# [Assignment]
Omit the images. Restate all of the records word for word.

# [Available data]
◇ ◇ ◇ ◇ ◇ ◇ ◇

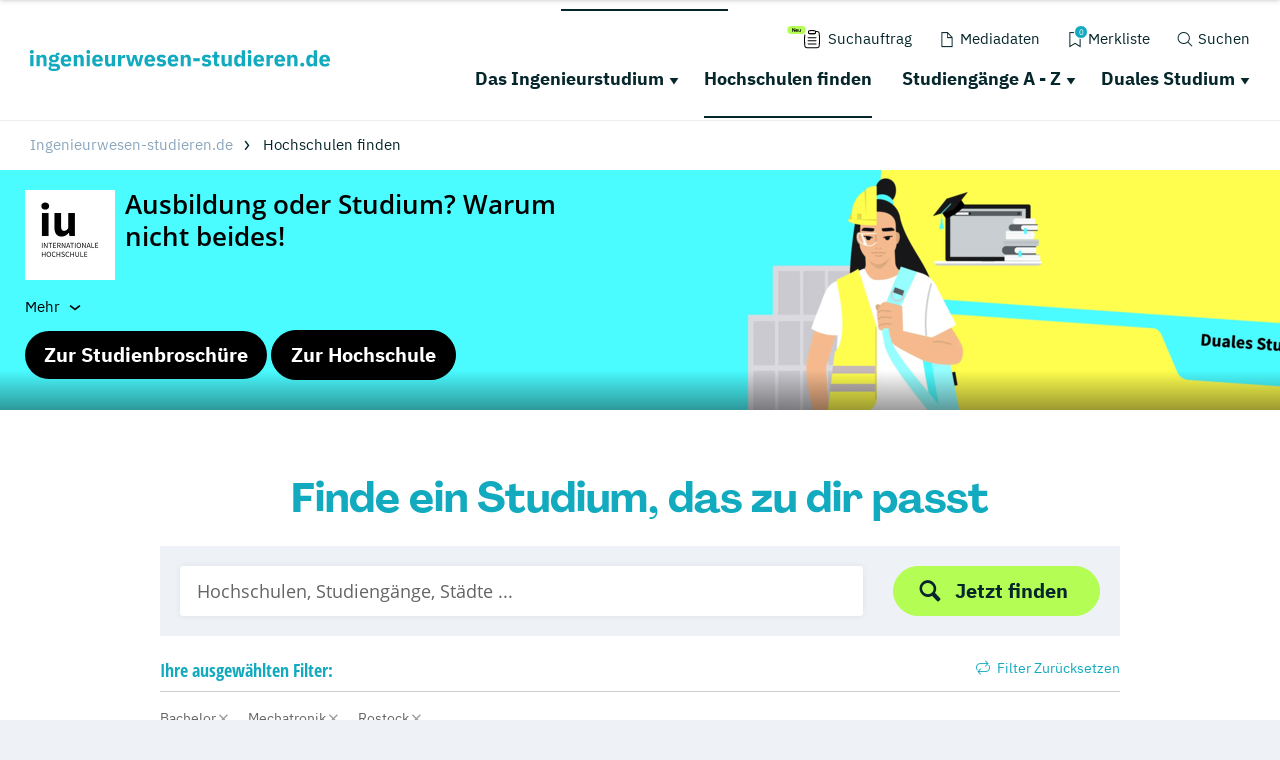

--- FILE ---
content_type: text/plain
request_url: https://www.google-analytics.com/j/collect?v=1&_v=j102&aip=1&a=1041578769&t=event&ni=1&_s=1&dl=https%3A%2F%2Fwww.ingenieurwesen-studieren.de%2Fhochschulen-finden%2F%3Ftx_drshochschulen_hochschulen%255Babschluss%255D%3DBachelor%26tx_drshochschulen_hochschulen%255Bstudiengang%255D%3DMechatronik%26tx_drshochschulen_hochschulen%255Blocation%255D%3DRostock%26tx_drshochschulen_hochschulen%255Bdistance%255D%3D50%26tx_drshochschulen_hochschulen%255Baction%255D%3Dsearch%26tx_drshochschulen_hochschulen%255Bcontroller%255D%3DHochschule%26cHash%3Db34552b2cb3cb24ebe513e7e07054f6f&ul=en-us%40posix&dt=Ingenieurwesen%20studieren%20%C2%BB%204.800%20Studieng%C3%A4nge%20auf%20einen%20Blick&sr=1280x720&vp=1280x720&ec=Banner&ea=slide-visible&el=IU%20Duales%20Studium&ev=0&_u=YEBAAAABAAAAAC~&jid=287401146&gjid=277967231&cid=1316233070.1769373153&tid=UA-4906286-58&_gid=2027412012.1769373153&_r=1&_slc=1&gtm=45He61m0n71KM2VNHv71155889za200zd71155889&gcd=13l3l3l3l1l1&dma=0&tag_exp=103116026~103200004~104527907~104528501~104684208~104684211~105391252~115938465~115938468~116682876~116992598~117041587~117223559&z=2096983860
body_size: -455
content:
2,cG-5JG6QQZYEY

◇ ◇ ◇ ◇ ◇ ◇ ◇

# [Reply to the task]
--- FILE ---
content_type: text/plain
request_url: https://www.google-analytics.com/j/collect?v=1&_v=j102&aip=1&a=1041578769&t=event&ni=1&_s=1&dl=https%3A%2F%2Fwww.ingenieurwesen-studieren.de%2Fhochschulen-finden%2F%3Ftx_drshochschulen_hochschulen%255Babschluss%255D%3DBachelor%26tx_drshochschulen_hochschulen%255Bstudiengang%255D%3DMechatronik%26tx_drshochschulen_hochschulen%255Blocation%255D%3DRostock%26tx_drshochschulen_hochschulen%255Bdistance%255D%3D50%26tx_drshochschulen_hochschulen%255Baction%255D%3Dsearch%26tx_drshochschulen_hochschulen%255Bcontroller%255D%3DHochschule%26cHash%3Db34552b2cb3cb24ebe513e7e07054f6f&ul=en-us%40posix&dt=Ingenieurwesen%20studieren%20%C2%BB%204.800%20Studieng%C3%A4nge%20auf%20einen%20Blick&sr=1280x720&vp=1280x720&ec=Banner&ea=slide-visible&el=IU%20Duales%20Studium&ev=0&_u=YEBAAAABAAAAAC~&jid=287401146&gjid=277967231&cid=1316233070.1769373153&tid=UA-4906286-58&_gid=2027412012.1769373153&_r=1&_slc=1&gtm=45He61m0n71KM2VNHv71155889za200zd71155889&gcd=13l3l3l3l1l1&dma=0&tag_exp=103116026~103200004~104527907~104528501~104684208~104684211~105391252~115938465~115938468~116682876~116992598~117041587~117223559&z=2096983860
body_size: -455
content:
2,cG-5JG6QQZYEY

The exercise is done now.